The loss of locality is primarily due to the hidden assumption in the declustering algorithm, as well as in the algorithm that partitions the query processing, that the cost of moving the data from a disk to a processing node is the same for all disks and all nodes. In reality, data blocks retrieved by a node must be forwarded to all consumers of the data block, resulting in a large amount of communication. Data blocks retrieved for the global query had an average of 1.4 remote consumers; the corresponding numbers for queries from Africa and the United Kingdom are 1.8 and 6.2 respectively. The computational imbalance is primarily due to the use of a uniform partitioning scheme to process AVHRR data that is distributed in a non-uniform manner over the attribute-space. The non-uniform distribution is caused by the structure of the satellite's orbit and the shape of the earth.

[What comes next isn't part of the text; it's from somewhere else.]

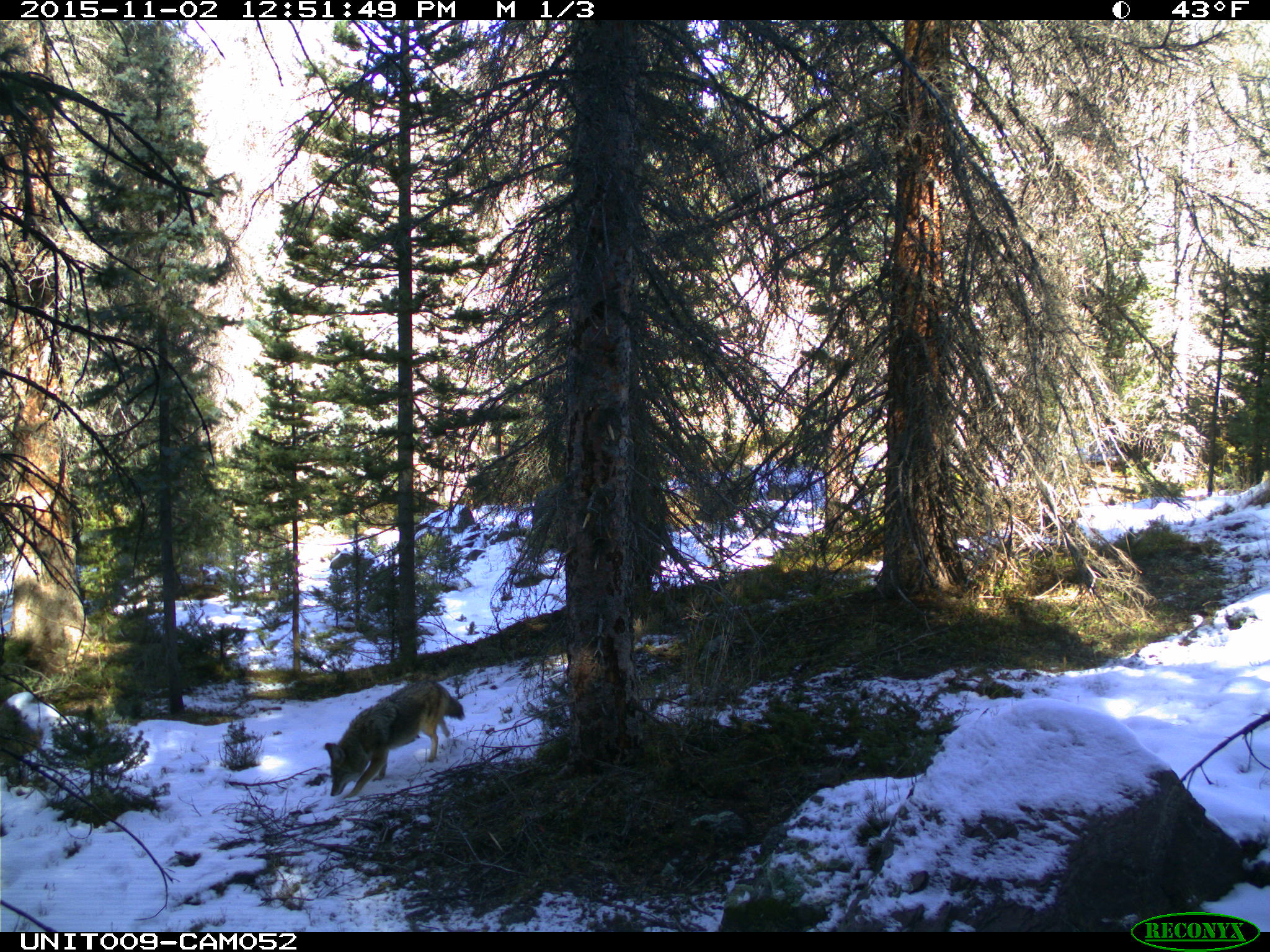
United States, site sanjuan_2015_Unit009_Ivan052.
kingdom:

The researchers are currently working on the trade-off between I/O parallelism and locality. They are considering two techniques: (1) using a phased strategy for composition of data blocks and (2) significantly increasing the size of the data blocks. The phased strategy would perform the processing and composition of all data blocks on a processing node and forward only the composited result for combination with data from other nodes. This will reduce communication requirements. Since most of the processing for a data block will be done at the node on which it resides and since the declustering scheme achieves a good I/O balance, this should significantly improve the computational balance. Increasing the size of the data blocks will increase locality and improve the performance of the local composition operations. It will, however, reduce parallelism, particularly for small queries.